The harmonic spectrum of the generated voltages of configurations A, B, and C is plotted in Figure 29(a). As shown in this figure, the magnitudes of the harmonic contents of the voltage generated from configuration A are the worst compared to the other configurations. This is because the number of voltage levels generated from configuration A is five levels, while the number of voltage levels generated from configurations B and C each are seven levels. On the other hand, the harmonic contents of the voltage generated by configuration C have the fewest magnitudes. The harmonic spectrum of the grid current of configurations A, B, and C can be seen in Figure 29(b). As shown in this figure, the magnitudes of the harmonic contents of the grid current of configuration C are the lowest compared to configurations A and B. In addition, the magnitudes of the harmonic contents of configuration B are the highest. This conclusion coincides with the comparison conclusion of the simulation results displayed in Figure 12.

Figure 29: (a) Experimental harmonic spectrums of voltage generated. (b) Experimental harmonic spectrums of grid current ().

9. Conclusion

Three-cascaded multilevel inverter configurations have been used to connect PV modules to the grid, as presented in this paper. The proposed topologies are three-phase cascaded H-bridge MLI topology, three-phase cascaded voltage-source inverter topology using inductors, and three-phase cascaded voltage-source inverter topology using coupled transformers. The proposed configurations are based on the AC module topology in which only one PV module is connected to one DC-DC isolated Ćuk converter for optimal MPPT achievement. In addition, galvanic isolation is included per module to eliminate leakage current due to parasitic capacitance and to decouple the second harmonic voltage ripple. The SIMULINK environment has been used to simulate the presented topologies. The simulation results show that the presented topologies are functioning well in improving power grid quality.
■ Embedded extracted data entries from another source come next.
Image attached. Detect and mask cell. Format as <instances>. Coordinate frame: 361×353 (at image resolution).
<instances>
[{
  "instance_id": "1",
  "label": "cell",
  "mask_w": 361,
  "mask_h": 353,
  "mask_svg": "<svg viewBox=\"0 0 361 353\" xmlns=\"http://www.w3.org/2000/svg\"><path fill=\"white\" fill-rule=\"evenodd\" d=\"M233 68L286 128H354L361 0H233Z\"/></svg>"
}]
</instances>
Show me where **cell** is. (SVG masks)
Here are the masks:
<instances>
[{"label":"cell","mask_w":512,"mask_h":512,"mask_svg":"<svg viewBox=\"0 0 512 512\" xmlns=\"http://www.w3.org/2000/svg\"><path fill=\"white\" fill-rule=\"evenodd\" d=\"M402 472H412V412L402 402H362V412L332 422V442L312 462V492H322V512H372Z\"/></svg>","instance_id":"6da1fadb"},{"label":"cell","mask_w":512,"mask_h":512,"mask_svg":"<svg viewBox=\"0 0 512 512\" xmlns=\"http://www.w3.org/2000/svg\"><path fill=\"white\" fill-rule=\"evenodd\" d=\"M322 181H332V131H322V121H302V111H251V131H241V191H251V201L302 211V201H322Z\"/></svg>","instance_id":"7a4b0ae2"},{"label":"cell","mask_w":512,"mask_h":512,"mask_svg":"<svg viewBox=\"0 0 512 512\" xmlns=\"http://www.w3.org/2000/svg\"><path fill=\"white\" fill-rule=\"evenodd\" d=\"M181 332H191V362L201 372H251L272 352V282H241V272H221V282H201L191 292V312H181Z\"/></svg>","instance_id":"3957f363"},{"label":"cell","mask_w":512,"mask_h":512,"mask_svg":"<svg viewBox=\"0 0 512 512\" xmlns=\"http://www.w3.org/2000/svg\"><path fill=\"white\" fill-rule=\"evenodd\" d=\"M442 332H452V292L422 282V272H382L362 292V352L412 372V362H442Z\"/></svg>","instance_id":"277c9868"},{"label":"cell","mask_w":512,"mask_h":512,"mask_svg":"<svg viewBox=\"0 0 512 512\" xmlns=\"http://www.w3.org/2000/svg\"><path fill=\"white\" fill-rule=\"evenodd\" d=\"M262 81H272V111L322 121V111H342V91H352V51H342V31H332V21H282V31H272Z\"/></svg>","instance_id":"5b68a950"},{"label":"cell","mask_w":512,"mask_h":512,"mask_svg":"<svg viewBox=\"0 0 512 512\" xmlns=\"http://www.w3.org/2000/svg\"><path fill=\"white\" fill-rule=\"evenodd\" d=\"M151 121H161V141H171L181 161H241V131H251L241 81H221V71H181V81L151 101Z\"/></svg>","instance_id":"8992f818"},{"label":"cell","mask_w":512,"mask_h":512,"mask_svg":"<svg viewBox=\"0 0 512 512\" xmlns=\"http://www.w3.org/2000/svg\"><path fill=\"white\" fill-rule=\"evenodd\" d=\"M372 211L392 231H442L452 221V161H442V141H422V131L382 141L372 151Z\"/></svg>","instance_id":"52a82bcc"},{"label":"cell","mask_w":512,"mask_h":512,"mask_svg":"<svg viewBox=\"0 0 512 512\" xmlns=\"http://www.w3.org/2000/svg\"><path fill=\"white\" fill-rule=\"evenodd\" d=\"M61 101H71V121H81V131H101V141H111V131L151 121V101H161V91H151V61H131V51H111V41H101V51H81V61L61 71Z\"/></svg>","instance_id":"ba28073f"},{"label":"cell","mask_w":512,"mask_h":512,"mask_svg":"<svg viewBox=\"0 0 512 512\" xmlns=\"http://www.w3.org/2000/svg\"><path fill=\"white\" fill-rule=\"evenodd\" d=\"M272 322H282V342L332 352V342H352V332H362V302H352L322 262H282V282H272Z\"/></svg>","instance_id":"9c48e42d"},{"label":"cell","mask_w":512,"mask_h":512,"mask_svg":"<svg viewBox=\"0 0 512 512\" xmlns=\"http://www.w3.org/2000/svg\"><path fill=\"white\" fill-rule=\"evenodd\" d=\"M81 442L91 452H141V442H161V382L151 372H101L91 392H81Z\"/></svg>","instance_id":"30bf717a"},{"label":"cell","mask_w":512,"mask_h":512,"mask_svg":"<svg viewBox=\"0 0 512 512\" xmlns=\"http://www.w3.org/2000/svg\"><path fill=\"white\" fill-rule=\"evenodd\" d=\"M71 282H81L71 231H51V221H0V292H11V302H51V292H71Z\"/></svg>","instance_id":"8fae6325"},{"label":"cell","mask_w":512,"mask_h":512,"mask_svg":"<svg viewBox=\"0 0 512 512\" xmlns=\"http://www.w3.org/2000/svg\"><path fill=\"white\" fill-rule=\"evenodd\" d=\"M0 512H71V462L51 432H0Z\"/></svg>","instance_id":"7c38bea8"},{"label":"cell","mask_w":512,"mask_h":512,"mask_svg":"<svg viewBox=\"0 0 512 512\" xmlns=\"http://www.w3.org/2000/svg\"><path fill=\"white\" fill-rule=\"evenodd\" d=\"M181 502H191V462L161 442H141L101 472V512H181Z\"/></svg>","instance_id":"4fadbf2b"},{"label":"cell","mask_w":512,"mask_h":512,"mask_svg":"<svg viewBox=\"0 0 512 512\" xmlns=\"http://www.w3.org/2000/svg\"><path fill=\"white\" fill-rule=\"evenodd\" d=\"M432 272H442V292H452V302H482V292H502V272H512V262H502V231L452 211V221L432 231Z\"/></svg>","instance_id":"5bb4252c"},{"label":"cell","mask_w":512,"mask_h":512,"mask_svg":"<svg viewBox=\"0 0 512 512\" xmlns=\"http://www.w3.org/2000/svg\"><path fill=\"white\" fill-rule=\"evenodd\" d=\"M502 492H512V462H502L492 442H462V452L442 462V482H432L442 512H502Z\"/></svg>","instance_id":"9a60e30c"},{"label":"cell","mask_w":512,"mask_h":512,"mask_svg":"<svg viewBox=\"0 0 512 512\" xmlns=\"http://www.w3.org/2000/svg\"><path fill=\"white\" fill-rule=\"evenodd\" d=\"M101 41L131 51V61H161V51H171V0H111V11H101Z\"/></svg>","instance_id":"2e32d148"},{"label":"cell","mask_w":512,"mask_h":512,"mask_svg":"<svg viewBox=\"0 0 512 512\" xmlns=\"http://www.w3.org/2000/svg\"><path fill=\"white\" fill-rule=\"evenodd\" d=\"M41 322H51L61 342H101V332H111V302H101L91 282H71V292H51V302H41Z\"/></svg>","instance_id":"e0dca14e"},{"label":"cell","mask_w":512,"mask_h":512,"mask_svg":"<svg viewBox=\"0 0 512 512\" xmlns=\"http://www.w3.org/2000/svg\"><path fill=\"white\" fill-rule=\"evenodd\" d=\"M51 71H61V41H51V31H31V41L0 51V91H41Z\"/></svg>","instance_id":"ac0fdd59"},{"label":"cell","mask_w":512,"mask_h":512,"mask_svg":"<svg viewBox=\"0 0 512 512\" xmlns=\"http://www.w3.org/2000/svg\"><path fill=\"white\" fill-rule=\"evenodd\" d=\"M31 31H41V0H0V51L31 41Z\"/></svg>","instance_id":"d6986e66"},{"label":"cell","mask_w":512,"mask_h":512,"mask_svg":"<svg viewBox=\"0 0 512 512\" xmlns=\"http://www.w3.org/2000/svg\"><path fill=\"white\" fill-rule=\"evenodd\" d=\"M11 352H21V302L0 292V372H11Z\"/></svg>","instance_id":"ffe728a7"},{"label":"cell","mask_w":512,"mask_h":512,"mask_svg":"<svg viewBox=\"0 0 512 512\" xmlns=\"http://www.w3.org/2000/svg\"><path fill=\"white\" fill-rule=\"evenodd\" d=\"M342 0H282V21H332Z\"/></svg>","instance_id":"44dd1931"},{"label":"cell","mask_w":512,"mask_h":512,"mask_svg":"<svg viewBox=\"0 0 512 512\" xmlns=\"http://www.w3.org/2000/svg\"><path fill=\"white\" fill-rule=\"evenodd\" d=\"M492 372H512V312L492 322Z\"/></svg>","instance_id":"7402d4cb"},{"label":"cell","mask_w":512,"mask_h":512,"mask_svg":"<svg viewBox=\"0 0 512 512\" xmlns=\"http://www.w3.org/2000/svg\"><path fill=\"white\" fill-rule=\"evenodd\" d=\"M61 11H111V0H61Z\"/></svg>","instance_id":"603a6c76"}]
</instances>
The proposed control schemes are functioning well to keep the DC-link voltages at their reference voltages. The control methods can generate a sinusoidal grid current in phase with the grid voltage, and the THD of grid current is within the acceptable range. Experimental implementation of the proposed topologies has been achieved in this paper. Data acquisition and the control are achieved with the help of MicroLabBox, produced by dSPACE. Comparison of the three topologies has been achieved in this paper, by simulation and by experiment. The comparison of the proposed configurations shows that the efficiency of the three-phase cascaded VSI using inductors is higher than the efficiency of the cascaded H-bridge. In addition, the three-phase cascaded VSI using coupled transformers has the worst efficiency due to the presence of three coupled transformers in the configuration. However, the THD of the generated voltage and the grid current of the three-phase cascaded VSI using coupled transformers are the lowest compared to those of the other two topologies. The simulation and experimental results and comparisons are presented to verify the proposed topologies’ effectiveness and reliability.

Data Availability

The data used to support the findings of this study are available from the corresponding author upon request.

Conflicts of Interest

The authors declare that there is no conflict of interest regarding the publication of this paper.

Acknowledgments

The authors would like to express their thanks and gratitude to King Abdulaziz City for Science and Technology (KACST) for provision of financial and technical support for this study.